─── Input records ───

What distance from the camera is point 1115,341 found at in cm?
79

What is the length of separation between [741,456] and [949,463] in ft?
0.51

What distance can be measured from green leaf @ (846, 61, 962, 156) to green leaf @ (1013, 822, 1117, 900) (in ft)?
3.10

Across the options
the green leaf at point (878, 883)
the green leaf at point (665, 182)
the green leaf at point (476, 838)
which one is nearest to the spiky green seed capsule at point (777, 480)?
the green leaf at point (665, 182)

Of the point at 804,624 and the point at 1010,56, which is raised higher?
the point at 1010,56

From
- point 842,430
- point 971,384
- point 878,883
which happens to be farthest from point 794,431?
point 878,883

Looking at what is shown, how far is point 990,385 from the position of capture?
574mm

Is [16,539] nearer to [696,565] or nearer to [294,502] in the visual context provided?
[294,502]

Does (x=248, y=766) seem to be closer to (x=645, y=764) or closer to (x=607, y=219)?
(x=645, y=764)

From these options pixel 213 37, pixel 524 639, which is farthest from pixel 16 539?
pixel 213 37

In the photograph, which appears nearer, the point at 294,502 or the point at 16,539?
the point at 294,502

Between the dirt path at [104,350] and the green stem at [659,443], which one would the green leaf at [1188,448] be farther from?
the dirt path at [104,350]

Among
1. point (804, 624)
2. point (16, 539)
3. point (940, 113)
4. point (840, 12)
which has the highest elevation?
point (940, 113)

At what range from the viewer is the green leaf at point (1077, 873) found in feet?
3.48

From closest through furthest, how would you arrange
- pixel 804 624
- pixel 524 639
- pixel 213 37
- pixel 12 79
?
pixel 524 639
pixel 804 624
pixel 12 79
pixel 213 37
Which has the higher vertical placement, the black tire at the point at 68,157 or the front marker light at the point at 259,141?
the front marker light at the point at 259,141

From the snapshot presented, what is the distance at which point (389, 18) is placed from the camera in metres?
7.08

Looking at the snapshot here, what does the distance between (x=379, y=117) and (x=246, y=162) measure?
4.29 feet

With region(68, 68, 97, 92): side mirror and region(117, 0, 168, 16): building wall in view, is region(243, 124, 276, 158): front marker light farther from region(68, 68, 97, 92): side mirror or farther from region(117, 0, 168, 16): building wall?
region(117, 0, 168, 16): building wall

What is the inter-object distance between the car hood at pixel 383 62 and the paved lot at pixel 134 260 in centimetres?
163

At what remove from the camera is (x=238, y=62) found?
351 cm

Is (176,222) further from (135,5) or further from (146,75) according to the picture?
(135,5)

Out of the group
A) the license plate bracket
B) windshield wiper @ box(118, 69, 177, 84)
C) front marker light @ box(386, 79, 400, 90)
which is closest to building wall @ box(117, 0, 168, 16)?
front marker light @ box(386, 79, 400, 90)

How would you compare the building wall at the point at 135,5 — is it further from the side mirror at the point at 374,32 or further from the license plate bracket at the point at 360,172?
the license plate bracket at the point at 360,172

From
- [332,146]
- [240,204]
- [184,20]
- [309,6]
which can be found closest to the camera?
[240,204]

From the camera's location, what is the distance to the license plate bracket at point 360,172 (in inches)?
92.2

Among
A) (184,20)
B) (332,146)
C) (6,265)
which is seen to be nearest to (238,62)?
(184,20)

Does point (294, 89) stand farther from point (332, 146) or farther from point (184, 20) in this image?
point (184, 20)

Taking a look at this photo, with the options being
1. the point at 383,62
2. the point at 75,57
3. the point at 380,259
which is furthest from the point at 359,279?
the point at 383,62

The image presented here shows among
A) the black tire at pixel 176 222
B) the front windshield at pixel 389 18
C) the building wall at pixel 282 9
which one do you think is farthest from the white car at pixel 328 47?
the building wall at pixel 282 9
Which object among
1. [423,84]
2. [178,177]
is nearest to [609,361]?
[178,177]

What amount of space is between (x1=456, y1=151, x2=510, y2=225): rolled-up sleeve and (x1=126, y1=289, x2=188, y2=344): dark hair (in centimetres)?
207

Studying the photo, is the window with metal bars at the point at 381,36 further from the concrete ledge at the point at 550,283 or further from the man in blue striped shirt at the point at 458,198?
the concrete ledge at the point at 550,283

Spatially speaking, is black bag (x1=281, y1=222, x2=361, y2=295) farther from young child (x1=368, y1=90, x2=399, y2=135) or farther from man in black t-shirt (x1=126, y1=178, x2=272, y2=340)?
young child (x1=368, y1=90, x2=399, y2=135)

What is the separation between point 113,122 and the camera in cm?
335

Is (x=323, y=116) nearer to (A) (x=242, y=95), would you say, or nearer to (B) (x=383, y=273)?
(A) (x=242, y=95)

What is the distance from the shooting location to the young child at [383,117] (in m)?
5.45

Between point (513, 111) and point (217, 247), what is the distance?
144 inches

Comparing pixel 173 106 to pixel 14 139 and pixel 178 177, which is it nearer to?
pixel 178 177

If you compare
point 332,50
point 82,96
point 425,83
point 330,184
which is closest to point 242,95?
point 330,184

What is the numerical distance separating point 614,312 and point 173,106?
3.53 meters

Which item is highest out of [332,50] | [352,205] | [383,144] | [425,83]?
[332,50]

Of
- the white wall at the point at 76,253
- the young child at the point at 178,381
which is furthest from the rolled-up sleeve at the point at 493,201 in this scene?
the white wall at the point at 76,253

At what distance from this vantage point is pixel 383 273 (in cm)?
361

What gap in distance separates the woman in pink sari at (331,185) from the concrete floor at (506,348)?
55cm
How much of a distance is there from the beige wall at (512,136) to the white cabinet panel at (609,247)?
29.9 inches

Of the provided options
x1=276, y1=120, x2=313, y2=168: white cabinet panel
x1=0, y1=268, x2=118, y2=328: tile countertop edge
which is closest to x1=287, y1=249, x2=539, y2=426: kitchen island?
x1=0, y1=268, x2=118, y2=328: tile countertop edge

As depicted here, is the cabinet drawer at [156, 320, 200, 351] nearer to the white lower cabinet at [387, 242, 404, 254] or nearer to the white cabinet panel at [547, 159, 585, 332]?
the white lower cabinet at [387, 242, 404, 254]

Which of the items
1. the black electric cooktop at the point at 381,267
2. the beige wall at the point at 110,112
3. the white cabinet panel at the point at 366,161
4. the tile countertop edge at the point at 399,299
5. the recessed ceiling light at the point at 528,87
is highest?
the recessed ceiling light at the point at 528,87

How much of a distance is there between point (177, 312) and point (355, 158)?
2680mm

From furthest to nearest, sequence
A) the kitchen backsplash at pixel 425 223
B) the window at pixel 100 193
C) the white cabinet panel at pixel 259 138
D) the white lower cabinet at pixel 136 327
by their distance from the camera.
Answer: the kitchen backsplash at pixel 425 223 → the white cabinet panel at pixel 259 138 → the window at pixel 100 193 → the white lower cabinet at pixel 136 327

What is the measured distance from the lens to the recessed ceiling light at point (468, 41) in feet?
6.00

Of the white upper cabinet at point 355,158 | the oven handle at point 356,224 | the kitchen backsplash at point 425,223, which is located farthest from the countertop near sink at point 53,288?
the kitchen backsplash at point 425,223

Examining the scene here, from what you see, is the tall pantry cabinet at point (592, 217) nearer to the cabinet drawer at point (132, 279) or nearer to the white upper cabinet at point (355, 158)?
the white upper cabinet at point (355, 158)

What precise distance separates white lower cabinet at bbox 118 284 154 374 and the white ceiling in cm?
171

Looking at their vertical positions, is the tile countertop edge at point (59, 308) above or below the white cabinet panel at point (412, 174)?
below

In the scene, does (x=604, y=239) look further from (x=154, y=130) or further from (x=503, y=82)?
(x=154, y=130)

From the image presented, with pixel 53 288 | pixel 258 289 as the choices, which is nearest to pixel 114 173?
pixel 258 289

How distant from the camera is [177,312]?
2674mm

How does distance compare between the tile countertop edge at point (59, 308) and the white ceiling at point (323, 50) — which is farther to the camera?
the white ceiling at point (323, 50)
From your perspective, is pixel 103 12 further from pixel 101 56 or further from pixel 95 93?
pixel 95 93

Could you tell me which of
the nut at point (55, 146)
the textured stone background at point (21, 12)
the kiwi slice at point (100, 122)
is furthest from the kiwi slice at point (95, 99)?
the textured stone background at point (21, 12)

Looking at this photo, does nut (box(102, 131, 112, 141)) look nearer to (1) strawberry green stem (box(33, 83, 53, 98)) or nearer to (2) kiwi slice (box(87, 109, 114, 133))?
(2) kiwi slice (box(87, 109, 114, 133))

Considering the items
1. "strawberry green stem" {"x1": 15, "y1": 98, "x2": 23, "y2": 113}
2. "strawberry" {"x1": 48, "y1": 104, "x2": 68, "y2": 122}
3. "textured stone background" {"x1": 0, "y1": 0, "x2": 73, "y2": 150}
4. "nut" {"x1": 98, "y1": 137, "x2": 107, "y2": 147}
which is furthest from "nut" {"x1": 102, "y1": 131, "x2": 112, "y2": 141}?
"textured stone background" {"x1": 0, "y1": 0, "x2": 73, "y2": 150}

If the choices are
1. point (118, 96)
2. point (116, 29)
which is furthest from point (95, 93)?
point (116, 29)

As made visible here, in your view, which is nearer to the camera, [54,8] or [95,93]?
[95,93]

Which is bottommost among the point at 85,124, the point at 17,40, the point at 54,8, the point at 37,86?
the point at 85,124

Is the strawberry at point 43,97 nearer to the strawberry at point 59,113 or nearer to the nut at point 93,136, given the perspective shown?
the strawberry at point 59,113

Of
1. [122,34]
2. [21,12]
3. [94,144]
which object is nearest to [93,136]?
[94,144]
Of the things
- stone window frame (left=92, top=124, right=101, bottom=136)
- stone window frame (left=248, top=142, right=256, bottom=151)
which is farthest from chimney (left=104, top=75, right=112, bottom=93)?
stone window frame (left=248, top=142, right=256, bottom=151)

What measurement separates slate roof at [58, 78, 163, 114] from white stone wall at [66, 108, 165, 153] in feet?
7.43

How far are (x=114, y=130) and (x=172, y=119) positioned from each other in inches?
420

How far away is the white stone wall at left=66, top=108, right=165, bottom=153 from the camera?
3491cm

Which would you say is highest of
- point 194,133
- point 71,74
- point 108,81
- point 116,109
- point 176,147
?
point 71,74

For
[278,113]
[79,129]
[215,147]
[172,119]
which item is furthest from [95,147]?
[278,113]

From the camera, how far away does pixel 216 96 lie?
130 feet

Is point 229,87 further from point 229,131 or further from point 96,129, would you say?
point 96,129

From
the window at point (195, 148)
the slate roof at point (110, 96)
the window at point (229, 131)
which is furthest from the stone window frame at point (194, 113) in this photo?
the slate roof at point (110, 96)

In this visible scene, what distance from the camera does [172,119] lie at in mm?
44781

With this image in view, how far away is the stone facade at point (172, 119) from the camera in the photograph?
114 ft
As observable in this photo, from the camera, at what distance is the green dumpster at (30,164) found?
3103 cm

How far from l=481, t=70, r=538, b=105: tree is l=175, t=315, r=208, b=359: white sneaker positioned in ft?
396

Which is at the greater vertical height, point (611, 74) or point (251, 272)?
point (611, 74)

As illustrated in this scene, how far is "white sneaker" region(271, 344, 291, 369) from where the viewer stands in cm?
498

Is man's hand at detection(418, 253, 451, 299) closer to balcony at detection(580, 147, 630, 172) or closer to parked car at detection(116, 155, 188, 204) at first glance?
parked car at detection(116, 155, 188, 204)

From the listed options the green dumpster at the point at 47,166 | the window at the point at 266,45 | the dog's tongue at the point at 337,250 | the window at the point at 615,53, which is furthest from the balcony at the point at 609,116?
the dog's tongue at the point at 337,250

───

■ Job
Write out the lines above, starting at the line that contains "What measurement separates" and ending with the final line, and nothing else; copy them exactly.

■ Answer to the exercise
What measurement separates slate roof at [58, 78, 163, 114] from white stone wall at [66, 108, 165, 153] in feet?
7.43

How far are (x=114, y=130) and (x=172, y=119) positioned from each other in inches?
420

How far away is the white stone wall at left=66, top=108, right=165, bottom=153 from the camera?
3491cm

Which would you say is highest of
- point 194,133
- point 71,74
- point 108,81
- point 116,109
- point 176,147
?
point 71,74

For
[278,113]
[79,129]
[215,147]
[172,119]
which item is furthest from [95,147]?
[278,113]

From the camera, how far away does pixel 216 96 lie?
130 feet

Is point 229,87 further from point 229,131 or further from point 96,129, would you say?
point 96,129

From
the window at point (195, 148)
the slate roof at point (110, 96)
the window at point (229, 131)
which is furthest from the stone window frame at point (194, 113) in this photo?
the slate roof at point (110, 96)

In this visible scene, what distance from the camera does [172,119] lie at in mm?
44781

With this image in view, how far away is the stone facade at point (172, 119) from the camera in the photograph?
114 ft
As observable in this photo, from the camera, at what distance is the green dumpster at (30,164) found?
3103 cm

How far from l=481, t=70, r=538, b=105: tree is l=175, t=315, r=208, b=359: white sneaker positioned in ft?
396

Which is at the greater vertical height, point (611, 74) or point (251, 272)?
point (611, 74)

As illustrated in this scene, how far is "white sneaker" region(271, 344, 291, 369) from where the viewer stands in cm?
498

Is man's hand at detection(418, 253, 451, 299) closer to balcony at detection(580, 147, 630, 172) or closer to parked car at detection(116, 155, 188, 204) at first glance?
parked car at detection(116, 155, 188, 204)

From the listed options the green dumpster at the point at 47,166 | the window at the point at 266,45 | the dog's tongue at the point at 337,250 | the window at the point at 615,53, which is furthest from the balcony at the point at 609,116?
the dog's tongue at the point at 337,250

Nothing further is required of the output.